EXTRAIT DU DOCUMENT:
============================================================

Mon amitié pour vous m'oblige, non pas à vous instruire (car vous n'avez pas besoin de maître), mais à vous avertir de ne pas oublier ce que vous savez déjà, de le pratiquer, ou même de travailler à le savoir encore mieux. Songez que l'on vous envoie dans l'Achaïe, c'est-à-dire dans la véritable, dans la pure Grèce, où, selon l'opinion commune, la civilisation, les lettres, l'agriculture même, ont pris naissance; songez que vous allez gouverner des cités libres, c'est-à-dire des hommes vraiment dignes du nom d'hommes, des hommes libres par excellence, dont les vertus, les bienfaits, les alliances, les traités, la religion ont eu pour principal objet la conservation du plus beau droit que nous tenions de la nature. Respectez les dieux qui ont créé cette contrée, et les noms mêmes de ces dieux; respectez l'ancienne gloire de cette nation, et cette vieillesse des villes, aussi sacrée que celle des hommes est vénérable. Rendez honneur à leur antiquité, à leurs exploits extraordinaires, à leurs fables même. N'entreprenez rien sur la dignité, sur la liberté, ni même sur la vanité de personne. Rappelez-vous toujours que nous avons puisé nos lois chez ce peuple ; qu'il ne nous les a pas imposées en vainqueur, mais qu'il les a cédées à nos prières. C'est dans Athènes que vous allez entrer ; c'est à Lacédémone que vous devez commander. Il y aurait de l'inhumanité, de la cruauté, de la barbarie à leur ôter l'ombre et le nom de liberté qui leur restent. Voyez comment en usent les médecins. Relativement à leur art, il n'y a point de différence entre l'homme libre et l'esclave; cependant ils traitent l'un plus doucement et plus humainement que l'autre. Rappelez-vous ce que fut autrefois chaque ville, mais non pour mépriser ce qu'elle est aujourd'hui.

============================================================

CONSIGNES:
1. D'après l'extrait sur l'Achaïe, dans quelle ville le destinataire doit-il commander ?
2. Rédigez, s'il vous plaît, la suite de l'extrait sur l'Achaïe en reprenant après sa dernière phrase.
La liste n'est pas nécessaire pour répondre.

DOCUMENTS FOURNIS:
============================================================

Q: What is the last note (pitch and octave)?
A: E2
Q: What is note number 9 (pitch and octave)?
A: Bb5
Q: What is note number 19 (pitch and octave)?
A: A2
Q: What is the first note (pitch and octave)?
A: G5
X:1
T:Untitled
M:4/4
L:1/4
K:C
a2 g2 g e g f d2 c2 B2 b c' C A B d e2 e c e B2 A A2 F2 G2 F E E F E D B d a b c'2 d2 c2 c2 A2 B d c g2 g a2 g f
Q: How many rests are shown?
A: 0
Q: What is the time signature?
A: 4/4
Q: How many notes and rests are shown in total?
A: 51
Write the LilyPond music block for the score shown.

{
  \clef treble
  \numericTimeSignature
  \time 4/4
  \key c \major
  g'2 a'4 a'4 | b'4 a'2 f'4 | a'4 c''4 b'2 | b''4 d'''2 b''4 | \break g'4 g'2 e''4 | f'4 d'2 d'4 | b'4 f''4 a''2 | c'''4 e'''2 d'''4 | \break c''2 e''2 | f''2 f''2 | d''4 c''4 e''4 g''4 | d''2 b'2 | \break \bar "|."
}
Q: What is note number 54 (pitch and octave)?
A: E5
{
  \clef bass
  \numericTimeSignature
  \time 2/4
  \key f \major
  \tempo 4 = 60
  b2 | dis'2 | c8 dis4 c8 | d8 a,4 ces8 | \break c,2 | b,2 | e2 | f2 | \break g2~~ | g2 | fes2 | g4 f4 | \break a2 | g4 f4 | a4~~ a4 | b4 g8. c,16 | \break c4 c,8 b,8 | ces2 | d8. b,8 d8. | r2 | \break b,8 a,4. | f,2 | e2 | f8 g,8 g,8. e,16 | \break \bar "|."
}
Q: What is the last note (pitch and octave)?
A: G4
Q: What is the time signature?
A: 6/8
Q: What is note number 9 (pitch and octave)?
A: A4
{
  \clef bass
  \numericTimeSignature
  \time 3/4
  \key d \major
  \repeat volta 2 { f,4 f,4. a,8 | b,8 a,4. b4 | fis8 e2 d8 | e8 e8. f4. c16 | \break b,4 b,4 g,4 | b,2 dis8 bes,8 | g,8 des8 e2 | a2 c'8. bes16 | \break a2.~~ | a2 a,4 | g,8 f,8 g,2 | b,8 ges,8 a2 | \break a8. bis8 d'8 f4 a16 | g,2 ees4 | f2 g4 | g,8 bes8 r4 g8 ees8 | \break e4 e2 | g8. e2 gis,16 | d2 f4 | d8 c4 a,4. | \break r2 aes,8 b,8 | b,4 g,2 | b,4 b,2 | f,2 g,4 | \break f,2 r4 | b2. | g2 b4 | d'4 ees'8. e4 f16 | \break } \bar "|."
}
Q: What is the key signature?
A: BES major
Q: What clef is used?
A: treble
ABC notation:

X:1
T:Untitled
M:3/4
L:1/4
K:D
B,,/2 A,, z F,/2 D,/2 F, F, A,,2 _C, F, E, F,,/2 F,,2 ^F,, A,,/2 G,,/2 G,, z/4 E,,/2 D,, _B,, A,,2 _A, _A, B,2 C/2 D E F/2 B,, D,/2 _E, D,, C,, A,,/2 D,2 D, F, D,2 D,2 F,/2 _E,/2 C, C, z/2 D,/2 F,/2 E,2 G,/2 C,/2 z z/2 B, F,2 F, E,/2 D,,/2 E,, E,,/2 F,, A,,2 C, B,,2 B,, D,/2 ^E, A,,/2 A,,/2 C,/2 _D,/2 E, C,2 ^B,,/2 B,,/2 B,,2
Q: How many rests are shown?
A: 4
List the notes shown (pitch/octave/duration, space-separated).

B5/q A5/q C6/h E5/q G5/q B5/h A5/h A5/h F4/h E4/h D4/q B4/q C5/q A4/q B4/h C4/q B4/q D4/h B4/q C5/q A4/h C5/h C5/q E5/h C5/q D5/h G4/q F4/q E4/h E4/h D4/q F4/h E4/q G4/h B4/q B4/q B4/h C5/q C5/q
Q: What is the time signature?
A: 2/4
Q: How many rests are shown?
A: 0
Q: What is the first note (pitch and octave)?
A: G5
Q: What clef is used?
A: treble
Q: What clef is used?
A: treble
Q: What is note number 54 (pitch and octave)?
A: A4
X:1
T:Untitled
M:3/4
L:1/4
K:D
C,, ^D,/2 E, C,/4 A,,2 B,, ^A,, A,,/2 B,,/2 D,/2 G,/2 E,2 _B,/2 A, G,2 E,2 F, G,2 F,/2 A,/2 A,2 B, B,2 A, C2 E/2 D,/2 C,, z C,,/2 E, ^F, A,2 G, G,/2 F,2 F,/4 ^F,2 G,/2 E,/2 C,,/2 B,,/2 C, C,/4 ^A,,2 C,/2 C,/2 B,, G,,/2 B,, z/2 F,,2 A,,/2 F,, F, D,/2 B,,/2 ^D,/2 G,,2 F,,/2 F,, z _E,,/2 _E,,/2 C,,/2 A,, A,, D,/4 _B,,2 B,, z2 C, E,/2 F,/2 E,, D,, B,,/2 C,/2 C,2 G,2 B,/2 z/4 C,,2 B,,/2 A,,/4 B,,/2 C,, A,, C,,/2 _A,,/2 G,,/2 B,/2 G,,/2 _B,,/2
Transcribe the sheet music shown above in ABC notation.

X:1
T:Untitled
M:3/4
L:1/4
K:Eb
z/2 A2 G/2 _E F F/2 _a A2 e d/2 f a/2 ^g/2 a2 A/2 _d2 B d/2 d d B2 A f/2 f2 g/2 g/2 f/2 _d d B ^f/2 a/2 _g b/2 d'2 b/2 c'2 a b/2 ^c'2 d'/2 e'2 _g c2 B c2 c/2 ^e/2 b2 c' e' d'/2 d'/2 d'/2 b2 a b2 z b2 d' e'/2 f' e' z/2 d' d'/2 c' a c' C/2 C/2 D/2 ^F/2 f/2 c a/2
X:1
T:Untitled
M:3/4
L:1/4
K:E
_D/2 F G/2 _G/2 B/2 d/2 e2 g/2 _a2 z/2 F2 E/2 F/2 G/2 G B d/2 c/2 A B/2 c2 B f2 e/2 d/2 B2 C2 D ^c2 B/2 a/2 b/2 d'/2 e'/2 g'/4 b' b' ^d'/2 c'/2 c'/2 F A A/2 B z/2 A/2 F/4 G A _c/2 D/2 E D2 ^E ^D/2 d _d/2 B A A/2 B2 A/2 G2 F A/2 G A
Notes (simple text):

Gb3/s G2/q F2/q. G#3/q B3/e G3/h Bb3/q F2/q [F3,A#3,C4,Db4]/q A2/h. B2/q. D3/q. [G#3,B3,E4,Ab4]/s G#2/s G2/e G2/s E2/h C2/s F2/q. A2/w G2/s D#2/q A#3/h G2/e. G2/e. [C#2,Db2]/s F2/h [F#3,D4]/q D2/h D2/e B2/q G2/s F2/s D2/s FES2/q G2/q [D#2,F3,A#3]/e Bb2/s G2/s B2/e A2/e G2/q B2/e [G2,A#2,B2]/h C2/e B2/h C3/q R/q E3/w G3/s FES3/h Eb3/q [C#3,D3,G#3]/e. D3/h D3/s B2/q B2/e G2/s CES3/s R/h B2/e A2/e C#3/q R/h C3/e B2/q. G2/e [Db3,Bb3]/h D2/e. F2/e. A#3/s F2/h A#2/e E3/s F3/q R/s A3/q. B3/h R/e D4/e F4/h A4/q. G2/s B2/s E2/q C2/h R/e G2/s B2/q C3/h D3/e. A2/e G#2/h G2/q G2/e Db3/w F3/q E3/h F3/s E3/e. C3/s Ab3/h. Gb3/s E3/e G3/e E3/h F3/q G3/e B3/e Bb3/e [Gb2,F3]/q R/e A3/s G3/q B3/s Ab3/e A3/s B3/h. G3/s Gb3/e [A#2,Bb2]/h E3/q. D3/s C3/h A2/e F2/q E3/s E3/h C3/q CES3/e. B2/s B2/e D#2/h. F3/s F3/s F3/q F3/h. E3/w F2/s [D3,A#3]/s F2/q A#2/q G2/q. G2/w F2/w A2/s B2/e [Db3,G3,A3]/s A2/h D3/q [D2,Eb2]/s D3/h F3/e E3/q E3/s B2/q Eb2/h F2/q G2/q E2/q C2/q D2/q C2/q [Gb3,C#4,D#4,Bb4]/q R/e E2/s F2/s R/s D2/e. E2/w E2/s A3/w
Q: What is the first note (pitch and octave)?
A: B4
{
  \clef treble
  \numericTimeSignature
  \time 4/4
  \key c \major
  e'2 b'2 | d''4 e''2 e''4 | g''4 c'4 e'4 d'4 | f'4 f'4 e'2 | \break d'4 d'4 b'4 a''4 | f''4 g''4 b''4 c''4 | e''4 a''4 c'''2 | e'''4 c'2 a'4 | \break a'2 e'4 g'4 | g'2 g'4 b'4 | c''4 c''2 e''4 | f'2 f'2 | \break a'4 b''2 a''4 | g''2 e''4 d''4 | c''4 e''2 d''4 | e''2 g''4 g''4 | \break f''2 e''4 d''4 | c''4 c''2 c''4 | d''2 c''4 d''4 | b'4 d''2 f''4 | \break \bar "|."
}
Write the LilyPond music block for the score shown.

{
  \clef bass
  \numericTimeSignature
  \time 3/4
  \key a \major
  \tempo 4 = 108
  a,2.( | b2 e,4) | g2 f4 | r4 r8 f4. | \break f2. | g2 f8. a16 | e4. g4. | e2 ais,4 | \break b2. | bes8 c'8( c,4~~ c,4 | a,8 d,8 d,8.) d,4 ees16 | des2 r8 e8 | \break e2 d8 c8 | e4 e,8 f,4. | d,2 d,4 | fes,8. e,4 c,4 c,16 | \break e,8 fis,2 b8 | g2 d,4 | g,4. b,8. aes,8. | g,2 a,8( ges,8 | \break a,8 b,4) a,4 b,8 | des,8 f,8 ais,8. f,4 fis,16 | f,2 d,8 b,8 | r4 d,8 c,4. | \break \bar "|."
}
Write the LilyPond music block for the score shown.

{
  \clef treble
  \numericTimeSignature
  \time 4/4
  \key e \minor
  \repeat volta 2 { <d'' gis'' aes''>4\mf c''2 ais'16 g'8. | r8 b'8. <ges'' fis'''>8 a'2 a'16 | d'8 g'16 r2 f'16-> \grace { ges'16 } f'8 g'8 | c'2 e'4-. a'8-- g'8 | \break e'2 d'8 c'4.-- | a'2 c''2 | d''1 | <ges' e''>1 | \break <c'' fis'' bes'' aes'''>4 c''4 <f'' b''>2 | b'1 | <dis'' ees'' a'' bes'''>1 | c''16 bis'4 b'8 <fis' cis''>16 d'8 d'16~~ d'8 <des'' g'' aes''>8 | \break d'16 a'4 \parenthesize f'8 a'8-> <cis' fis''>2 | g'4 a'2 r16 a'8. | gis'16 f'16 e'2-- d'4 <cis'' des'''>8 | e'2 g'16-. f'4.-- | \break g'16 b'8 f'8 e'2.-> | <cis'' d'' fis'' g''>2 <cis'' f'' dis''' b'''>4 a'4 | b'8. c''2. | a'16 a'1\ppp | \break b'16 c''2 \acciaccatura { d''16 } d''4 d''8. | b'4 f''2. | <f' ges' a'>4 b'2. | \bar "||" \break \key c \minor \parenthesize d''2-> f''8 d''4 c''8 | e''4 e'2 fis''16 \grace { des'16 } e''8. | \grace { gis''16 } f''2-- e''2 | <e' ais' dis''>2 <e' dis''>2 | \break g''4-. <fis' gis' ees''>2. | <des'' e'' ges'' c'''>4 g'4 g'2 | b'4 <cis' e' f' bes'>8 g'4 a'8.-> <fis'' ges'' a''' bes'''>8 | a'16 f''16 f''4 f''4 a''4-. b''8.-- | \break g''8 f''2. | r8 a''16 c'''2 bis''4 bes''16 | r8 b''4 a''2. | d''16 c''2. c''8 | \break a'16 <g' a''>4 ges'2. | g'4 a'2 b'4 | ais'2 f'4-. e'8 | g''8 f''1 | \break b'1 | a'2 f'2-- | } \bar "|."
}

============================================================

CORRIGÉ:
1. À Lacédémone.

2.
Soyez sans fierté, sans orgueil, et ne redoutez pas le mépris. Peut-on mépriser celui qui est revêtu du pouvoir et qui porte les faisceaux, s'il ne montre une âme sordide et basse, et s'il ne se méprise pas le premier ? Un magistrat éprouve mal son pouvoir en insultant autrui. La terreur est un mauvais moyen de s'attirer la vénération, et l'on obtient ce qu'on veut bien plus aisément par l'amour que par la crainte. Car, pour peu que vous vous éloigniez, la crainte s'éloigne avec vous, mais l'affection reste; et, comme à la première succède la haine, la seconde se change en respect. Vous devez donc, je le répète, vous rappeler sans cesse le titre de votre charge, et l'importance de vos devoirs quand il s'agit d'organiser des cités libres. Qu'y a-t-il qui exige plus d'humanité que le gouvernement? Qu'y a-t-il de plus précieux que la liberté? Quelle honte serait-ce d'ailleurs de transformer la règle en désordre et la liberté en esclavage !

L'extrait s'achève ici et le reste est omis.